▶ [Условия задания] Изложите в двух предложениях содержание фрагмента о романтиках и смене исторических эпох.

▶ [Цитируемый фрагмент]
Ф. Гойя. 3 мая 1808 г. Расстрел повстанцев. 1814 г.
Мадрид. Музей Прадо
Романтики еще были не в состоянии уяснить причины и механизм смены эпох. Отчего прошлое уже прошло? Как и когда наступает момент прощания с эпохой? Этими прямо поставленными или подразумевающимися вопросами нередко начинаются и заканчиваются исторические повествования романтиков. Как историографы пытались вывести абстрактный закон истории (сен-симоновская идея «избранных народов», теория чередования «органических» и «критических» эпох), так и художники пытались воплотить в образах-символах некий абстрактный закон исторического движения. Энгельс подверг глубокой критике распространенную романтическую версию исторического процесса, делившую «человечество на два скопища – овец и козлищ, правящих и управляемых, аристократов и чернь, господ и простаков...» (Маркс К., Энгельс Ф. Соч. 2-е изд. Т. 1. С. 595). Были, разумеется, и куда более проницательные истолкования исторического процесса (повесть «Михаэль Кольхаас» Клейста, глубоко исследовавшая диалектику революционного насилия). В целом поиски закономерности этического порядка приводили к тому, что некоторые произведения романтиков на историческую тему скорее могут быть названы философскими, нежели собственно историческими (новеллы Клейста). Но сверхзадачей всех толкований было обнаружение некоей этической закономерности, неизбежно торжествующей в истории. Поэтому Гёте подчеркнул у Карлейля «духовное и нравственное ядро как самое важное».

Сохранённые данные:
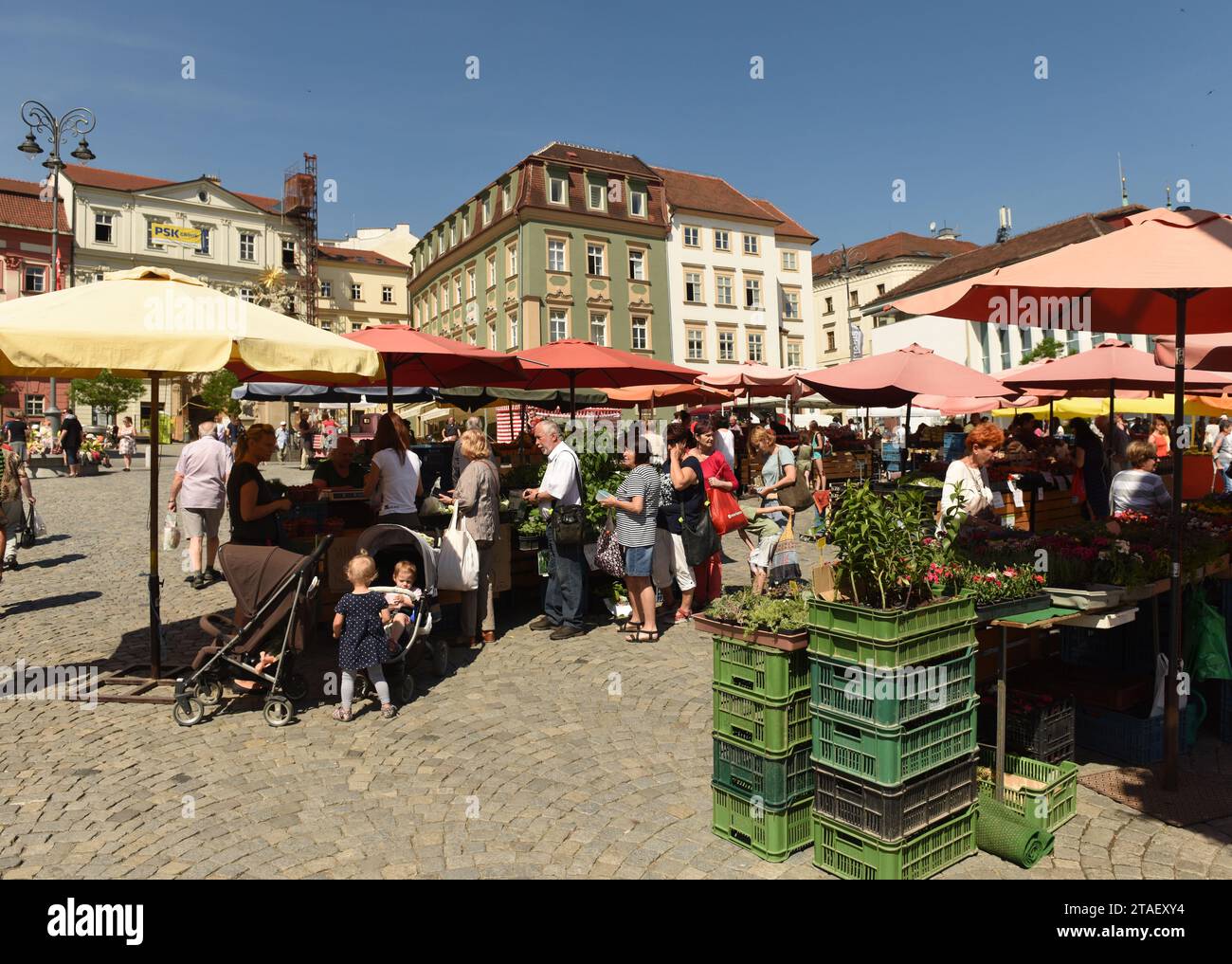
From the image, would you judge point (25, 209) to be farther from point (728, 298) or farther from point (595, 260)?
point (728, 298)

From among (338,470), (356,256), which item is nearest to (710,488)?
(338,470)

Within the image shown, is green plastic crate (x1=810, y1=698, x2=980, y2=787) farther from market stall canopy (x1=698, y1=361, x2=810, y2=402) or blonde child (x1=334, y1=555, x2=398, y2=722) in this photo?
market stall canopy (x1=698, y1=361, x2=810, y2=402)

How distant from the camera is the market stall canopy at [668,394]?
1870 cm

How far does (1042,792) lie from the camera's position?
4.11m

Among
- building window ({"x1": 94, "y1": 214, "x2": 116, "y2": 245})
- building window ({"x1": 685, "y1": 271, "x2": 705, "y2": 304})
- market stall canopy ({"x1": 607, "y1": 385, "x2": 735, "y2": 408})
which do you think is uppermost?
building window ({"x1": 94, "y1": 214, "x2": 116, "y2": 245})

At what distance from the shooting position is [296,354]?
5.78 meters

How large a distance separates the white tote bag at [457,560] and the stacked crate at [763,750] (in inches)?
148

▶ [Ответ на задание] Романтики еще не могли уяснить причины и механизм смены эпох, поэтому историографы пытались вывести абстрактный закон истории, а художники стремились воплотить его в образах-символах. Сверхзадачей всех этих толкований было обнаружение этической закономерности, неизбежно торжествующей в истории, и поиски такой закономерности приводили к тому, что некоторые произведения романтиков на историческую тему скорее философские, чем собственно исторические.